The reply is a verbatim copy of the listing below with its images dropped.

■ The data ■
"""
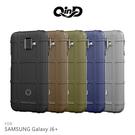 【愛瘋潮】QinD SAMSUNG Galaxy J6+ 戰術護盾保護套 保護殼 手機殼 TPU殼 背殼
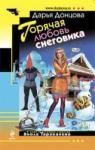 Горячая любовь снеговика (ISBN: 9785699348909)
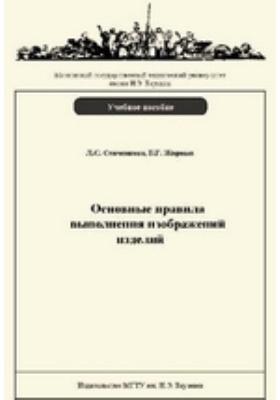 Основные правила выполнения изображений изделий: учебное пособие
"""
■ Result ■
 【愛瘋潮】QinD SAMSUNG Galaxy J6+ 戰術護盾保護套 保護殼 手機殼 TPU殼 背殼
 Горячая любовь снеговика (ISBN: 9785699348909)
 Основные правила выполнения изображений изделий: учебное пособие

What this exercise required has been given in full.